O que torna um material adequado para a construção de um espaço sagrado e por qual motivo - dados todos os detalhes e repetições referentes ao Mishkan - nenhuma de suas técnicas de fabricação é narrada?

Tradução e adaptação do texto do Prof. Jonathan Ben-Dov

O Parashot da Ikea


Cinco parashot (leituras semanais da Torá) consecutivas no livro de Shemot contêm seções técnicas sobre o tabernáculo e seus implementos, lidando com “porcas e parafusos”, materiais, medidas e construção. Como um aluno (cujo nome esqueci) me disse uma vez, eles deveriam ser chamados de “o parashot da IKEA”.

Essas parashiot nos dão uma rara oportunidade de refletir sobre o valor religioso do artesanato e do trabalho manual, particularmente sobre a maneira como o trabalho manual humano é usado no encontro com o divino.

LISTAGEM |
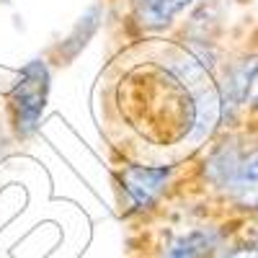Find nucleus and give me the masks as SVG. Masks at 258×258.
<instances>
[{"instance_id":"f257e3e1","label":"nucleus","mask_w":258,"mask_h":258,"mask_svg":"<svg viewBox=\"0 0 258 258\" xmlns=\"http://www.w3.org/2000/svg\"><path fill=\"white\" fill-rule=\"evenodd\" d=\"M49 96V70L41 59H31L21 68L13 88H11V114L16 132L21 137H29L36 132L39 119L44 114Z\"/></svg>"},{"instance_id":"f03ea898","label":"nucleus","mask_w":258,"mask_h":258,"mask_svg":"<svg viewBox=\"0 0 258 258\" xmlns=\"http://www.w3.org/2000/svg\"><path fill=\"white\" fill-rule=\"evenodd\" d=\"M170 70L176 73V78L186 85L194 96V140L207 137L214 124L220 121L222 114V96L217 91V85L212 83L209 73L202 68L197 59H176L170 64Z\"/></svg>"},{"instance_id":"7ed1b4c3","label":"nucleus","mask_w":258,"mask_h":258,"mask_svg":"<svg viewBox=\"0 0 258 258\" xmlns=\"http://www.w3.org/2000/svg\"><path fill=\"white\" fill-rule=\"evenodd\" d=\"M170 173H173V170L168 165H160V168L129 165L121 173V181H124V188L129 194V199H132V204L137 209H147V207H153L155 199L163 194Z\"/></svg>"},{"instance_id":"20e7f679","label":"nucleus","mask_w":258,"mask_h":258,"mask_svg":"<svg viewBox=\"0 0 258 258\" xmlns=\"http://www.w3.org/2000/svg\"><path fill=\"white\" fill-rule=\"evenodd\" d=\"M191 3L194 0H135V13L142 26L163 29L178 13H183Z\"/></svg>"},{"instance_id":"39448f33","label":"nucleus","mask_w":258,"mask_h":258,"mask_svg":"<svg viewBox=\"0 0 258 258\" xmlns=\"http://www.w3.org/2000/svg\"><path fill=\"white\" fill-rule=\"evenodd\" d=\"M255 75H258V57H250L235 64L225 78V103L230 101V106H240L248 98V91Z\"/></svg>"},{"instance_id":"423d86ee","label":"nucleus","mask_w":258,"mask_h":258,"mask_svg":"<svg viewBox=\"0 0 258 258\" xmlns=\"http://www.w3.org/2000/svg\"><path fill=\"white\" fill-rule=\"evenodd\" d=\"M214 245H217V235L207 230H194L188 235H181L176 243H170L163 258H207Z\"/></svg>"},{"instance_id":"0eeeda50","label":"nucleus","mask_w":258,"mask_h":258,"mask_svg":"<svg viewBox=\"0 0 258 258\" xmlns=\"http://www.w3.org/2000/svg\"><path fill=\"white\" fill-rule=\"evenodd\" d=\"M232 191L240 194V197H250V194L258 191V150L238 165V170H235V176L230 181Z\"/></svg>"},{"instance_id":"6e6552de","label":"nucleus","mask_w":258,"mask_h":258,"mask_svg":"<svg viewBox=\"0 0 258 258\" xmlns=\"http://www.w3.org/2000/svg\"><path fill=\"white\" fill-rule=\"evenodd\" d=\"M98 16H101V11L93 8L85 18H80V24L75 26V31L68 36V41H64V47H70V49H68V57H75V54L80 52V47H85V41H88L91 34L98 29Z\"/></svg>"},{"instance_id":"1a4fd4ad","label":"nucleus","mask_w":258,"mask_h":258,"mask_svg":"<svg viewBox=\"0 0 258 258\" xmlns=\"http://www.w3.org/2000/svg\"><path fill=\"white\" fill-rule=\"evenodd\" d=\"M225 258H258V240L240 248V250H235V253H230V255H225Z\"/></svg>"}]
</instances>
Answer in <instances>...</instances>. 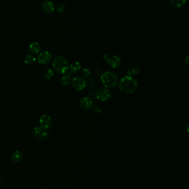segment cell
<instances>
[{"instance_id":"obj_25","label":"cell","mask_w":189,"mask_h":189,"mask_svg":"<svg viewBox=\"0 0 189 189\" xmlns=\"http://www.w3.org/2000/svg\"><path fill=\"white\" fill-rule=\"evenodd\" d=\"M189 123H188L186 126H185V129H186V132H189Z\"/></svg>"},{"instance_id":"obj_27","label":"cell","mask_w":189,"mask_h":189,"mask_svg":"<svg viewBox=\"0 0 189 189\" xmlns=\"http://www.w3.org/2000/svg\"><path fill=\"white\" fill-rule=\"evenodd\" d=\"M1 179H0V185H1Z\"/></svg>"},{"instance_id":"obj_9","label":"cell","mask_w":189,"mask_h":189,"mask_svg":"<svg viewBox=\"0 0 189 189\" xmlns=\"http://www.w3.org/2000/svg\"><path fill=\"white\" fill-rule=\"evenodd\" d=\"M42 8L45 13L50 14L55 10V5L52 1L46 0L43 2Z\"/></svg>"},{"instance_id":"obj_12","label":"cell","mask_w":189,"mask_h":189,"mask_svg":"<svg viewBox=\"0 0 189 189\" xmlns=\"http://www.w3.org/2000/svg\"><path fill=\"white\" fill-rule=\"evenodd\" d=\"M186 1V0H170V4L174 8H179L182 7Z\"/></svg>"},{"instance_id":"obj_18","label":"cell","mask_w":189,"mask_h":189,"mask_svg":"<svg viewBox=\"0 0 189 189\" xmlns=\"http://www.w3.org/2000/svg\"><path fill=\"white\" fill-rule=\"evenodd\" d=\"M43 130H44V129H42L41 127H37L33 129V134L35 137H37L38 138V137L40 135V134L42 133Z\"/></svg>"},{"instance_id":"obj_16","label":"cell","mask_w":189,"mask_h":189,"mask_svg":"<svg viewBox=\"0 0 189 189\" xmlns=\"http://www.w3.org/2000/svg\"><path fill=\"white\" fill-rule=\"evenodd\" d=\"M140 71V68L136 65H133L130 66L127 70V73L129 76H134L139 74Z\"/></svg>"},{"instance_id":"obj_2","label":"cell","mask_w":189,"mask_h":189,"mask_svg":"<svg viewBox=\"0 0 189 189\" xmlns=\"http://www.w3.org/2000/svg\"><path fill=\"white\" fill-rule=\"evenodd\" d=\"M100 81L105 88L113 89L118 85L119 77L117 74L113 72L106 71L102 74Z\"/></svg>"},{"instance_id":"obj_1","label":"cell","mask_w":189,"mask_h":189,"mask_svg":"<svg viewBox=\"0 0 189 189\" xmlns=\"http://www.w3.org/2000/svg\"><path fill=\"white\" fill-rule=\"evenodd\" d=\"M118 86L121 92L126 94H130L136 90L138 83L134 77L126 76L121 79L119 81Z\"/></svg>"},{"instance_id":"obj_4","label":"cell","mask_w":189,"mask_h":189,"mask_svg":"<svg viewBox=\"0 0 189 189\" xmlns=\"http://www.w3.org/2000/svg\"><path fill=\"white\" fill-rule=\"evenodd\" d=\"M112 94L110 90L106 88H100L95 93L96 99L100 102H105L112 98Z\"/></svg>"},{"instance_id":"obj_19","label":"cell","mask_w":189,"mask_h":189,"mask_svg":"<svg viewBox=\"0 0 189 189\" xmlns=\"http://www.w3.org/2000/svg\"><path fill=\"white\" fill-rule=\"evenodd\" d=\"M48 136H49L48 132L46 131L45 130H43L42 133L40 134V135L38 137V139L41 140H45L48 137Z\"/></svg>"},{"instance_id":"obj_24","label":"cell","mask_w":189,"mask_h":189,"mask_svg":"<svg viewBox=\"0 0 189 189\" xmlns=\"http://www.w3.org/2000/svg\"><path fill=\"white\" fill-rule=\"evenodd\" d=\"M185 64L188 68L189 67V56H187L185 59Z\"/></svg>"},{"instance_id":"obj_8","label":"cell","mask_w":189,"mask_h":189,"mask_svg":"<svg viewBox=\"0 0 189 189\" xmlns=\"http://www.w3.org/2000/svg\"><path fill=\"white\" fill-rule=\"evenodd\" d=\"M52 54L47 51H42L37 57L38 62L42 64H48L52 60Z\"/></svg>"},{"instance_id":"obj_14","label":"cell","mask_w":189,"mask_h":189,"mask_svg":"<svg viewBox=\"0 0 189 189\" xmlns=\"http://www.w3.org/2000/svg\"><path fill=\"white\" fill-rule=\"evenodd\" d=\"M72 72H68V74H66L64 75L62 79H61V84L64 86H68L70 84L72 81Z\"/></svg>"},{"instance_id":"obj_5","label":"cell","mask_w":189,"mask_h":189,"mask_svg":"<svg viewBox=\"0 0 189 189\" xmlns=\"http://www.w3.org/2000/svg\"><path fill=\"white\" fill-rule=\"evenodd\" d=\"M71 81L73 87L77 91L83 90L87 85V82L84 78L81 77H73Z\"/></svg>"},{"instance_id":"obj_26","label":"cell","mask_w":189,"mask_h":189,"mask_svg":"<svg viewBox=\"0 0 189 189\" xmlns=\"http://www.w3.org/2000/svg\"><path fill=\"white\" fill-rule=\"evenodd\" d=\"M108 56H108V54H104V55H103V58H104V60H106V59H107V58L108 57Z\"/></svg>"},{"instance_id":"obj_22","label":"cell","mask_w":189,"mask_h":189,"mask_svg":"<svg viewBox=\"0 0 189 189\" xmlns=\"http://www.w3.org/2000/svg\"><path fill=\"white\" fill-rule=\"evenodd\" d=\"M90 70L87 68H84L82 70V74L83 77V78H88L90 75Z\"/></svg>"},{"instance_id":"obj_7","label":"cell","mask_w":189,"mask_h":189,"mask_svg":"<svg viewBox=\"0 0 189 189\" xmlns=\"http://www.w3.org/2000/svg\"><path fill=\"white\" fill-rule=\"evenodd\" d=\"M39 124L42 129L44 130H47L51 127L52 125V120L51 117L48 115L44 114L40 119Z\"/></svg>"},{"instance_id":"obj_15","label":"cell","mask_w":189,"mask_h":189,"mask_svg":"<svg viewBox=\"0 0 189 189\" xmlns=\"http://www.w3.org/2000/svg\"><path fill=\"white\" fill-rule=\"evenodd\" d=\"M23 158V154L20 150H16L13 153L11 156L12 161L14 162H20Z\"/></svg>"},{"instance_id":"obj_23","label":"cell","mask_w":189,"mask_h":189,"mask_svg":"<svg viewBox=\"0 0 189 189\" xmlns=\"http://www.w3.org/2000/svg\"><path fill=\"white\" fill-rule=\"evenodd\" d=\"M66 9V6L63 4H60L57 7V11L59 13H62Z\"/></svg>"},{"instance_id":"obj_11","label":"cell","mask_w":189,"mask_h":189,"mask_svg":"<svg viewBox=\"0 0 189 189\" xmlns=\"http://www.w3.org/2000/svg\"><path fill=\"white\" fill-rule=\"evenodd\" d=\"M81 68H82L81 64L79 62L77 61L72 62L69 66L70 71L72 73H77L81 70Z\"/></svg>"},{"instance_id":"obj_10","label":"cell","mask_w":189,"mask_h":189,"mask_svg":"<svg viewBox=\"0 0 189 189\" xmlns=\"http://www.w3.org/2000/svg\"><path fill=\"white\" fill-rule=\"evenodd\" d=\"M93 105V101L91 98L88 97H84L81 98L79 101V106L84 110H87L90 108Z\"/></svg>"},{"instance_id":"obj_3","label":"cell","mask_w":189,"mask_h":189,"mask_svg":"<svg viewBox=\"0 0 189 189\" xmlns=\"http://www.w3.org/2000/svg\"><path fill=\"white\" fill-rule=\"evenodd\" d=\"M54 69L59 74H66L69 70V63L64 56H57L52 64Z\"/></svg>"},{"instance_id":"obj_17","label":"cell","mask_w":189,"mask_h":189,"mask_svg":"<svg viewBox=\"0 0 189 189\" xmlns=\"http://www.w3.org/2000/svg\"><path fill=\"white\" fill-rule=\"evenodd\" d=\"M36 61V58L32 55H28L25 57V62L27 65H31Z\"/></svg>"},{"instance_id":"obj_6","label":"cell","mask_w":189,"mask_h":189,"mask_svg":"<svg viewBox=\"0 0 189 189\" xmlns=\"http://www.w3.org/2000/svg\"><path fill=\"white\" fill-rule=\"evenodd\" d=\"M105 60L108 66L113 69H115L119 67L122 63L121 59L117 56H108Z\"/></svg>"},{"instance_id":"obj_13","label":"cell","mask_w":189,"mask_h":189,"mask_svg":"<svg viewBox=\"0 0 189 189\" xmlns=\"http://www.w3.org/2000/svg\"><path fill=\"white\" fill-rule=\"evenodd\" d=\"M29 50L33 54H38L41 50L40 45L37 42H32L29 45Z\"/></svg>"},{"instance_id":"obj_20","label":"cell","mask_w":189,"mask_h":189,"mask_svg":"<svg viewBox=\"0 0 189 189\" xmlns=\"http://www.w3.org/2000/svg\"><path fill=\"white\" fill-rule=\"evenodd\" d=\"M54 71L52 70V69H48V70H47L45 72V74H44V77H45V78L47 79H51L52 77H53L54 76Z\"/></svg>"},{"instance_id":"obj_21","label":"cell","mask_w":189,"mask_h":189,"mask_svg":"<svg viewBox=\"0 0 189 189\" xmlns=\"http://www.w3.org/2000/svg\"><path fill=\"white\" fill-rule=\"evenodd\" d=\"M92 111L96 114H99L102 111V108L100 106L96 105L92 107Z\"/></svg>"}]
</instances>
--
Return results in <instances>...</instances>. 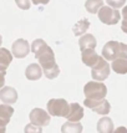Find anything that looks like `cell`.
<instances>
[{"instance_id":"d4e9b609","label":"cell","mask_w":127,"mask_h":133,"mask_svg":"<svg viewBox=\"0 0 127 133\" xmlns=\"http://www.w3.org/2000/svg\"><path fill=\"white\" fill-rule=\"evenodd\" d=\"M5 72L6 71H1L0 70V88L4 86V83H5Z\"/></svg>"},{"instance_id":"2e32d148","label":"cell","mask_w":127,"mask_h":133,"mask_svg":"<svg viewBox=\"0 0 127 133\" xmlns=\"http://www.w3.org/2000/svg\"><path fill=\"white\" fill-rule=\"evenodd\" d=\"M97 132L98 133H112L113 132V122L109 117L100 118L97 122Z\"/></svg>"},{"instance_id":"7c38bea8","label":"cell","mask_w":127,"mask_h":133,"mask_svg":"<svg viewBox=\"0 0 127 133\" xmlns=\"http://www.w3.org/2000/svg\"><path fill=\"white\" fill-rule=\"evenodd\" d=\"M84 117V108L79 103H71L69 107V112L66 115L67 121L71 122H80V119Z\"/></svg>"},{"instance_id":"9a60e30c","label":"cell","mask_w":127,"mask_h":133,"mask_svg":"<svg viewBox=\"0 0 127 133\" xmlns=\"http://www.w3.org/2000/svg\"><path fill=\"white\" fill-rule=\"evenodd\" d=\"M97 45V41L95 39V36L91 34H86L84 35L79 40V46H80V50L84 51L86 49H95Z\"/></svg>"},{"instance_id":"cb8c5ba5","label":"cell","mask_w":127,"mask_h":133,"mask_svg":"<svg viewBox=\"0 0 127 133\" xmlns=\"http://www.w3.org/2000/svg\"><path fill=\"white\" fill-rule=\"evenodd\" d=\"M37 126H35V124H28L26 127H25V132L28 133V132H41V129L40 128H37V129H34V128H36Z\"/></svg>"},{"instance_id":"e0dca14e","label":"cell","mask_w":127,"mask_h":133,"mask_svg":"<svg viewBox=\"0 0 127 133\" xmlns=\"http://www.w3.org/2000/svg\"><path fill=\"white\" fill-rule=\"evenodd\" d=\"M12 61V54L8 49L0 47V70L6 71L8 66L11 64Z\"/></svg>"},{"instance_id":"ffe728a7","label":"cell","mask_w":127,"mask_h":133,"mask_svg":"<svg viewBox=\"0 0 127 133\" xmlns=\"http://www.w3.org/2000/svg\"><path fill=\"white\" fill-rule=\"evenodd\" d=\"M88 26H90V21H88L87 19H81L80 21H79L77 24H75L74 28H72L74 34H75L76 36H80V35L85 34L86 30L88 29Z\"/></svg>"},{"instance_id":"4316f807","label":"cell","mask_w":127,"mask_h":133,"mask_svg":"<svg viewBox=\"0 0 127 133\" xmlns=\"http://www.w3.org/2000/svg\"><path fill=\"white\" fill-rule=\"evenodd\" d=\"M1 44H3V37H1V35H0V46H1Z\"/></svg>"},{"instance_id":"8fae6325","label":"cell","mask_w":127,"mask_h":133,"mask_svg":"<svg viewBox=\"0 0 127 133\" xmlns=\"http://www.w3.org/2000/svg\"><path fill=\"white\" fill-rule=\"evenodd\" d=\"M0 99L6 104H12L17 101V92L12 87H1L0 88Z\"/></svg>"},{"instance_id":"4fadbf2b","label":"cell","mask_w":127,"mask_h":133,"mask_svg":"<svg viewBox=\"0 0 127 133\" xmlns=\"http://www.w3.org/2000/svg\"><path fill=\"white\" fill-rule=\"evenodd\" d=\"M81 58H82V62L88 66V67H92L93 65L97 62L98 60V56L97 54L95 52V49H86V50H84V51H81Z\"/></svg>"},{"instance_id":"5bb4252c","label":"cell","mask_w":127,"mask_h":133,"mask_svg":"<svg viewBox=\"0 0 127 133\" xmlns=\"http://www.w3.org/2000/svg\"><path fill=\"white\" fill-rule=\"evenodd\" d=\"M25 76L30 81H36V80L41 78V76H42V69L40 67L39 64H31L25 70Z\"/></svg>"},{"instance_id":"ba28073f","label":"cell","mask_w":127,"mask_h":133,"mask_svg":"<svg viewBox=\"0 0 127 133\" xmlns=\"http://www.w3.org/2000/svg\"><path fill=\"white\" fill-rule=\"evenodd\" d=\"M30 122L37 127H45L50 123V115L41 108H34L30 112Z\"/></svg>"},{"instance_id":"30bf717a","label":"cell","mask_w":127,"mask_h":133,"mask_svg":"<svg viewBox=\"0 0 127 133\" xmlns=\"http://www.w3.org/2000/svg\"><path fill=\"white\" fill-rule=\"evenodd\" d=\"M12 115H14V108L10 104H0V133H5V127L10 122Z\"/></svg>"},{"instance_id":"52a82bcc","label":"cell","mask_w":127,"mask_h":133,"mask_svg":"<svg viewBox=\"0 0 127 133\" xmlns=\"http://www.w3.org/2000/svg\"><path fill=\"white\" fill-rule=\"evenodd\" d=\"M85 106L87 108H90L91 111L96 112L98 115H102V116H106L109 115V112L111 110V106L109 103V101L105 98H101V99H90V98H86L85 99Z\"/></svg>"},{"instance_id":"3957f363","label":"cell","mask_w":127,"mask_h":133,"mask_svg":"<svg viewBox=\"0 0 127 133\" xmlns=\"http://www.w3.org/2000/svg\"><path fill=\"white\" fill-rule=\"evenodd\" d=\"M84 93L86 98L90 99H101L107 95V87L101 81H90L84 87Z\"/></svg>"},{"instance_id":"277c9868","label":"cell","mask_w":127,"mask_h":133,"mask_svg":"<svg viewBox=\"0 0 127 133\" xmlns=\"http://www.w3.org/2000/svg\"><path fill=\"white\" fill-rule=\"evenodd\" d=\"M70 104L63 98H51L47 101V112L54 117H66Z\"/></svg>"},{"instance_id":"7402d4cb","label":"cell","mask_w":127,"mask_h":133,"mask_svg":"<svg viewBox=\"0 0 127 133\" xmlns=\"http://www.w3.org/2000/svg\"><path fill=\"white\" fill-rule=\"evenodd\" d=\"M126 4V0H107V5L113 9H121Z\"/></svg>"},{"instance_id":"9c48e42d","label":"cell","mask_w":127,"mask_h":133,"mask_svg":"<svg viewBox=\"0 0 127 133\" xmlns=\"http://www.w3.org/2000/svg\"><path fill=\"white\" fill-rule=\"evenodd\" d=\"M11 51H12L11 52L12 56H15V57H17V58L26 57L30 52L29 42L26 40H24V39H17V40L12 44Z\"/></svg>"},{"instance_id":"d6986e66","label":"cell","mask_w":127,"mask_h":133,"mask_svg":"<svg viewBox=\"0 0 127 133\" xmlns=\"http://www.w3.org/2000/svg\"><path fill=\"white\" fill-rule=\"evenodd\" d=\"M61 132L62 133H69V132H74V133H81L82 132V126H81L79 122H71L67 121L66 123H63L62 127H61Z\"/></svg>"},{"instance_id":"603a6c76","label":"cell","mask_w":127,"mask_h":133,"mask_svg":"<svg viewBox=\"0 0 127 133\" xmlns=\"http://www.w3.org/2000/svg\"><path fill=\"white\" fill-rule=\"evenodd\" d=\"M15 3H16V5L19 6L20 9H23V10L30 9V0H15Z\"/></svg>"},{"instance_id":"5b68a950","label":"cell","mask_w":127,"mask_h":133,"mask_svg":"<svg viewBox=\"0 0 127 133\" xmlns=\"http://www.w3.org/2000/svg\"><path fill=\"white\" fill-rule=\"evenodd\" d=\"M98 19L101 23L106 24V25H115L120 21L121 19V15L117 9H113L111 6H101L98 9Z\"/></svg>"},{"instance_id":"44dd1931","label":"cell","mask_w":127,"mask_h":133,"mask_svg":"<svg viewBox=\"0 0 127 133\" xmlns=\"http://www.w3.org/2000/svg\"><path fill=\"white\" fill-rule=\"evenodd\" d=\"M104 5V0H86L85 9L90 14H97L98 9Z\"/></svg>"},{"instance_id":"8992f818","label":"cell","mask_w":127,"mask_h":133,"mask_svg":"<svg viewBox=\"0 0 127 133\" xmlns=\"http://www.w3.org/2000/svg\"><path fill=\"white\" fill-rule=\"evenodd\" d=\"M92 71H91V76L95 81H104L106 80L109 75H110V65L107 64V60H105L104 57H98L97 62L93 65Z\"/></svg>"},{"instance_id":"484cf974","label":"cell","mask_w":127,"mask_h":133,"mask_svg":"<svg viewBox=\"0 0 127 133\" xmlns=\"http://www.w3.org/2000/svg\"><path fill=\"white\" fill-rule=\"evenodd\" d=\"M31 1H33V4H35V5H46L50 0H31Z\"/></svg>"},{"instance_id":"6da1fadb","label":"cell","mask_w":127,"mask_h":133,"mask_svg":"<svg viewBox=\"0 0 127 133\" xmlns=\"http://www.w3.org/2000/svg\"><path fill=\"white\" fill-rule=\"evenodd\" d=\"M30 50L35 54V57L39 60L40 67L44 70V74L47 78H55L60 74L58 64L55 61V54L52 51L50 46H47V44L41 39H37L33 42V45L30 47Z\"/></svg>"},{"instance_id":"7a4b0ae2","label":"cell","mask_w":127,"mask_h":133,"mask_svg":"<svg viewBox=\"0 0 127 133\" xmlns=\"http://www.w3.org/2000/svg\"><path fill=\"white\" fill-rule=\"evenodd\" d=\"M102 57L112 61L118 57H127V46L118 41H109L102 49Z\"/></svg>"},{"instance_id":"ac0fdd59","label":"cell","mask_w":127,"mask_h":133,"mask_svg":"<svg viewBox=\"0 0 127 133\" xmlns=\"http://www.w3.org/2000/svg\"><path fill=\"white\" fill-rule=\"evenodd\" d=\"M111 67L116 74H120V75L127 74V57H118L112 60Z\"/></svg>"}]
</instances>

COMPLETE O SEGUINTE |
A. No texto sobre o parashot da IKEA, quantas parashot consecutivas do livro de Shemot trazem seções técnicas sobre o tabernáculo?
B. Reescreva de forma mais breve o parágrafo do texto sobre o parashot da IKEA que começa com "Cinco parashot (leituras semanais da Torá)", mantendo os fatos principais.
C. Retome o texto sobre o parashot da IKEA e continue-o a partir da última frase.
Os registros não são necessários para as tarefas.

RESPOSTAS DOS EXERCÍCIOS |
A. Cinco parashot consecutivas.

B. Cinco parashot seguidas de Shemot têm seções técnicas sobre o tabernáculo e seus implementos, com materiais, medidas e construção. Por isso, um aluno sugeriu certa vez chamá-las de "o parashot da IKEA".

C.
Não é totalmente intuitivo que o divino escolha habitar entre as pessoas, com toda a poluição ritual que tal habitação implicaria (ver Vaicrá 16:16). É ainda mais contra-intuitivo que a divindade habitasse em uma estrutura feita pelo homem e usasse móveis feitos pelo homem, como uma mesa, a menorá ou a arca. Existem regras para preparar tal morada? Esse tipo de empreitada requer materiais especiais? Ferramentas especiais? Modos de produção? Várias passagens em Shemot fornecem várias respostas a essas perguntas.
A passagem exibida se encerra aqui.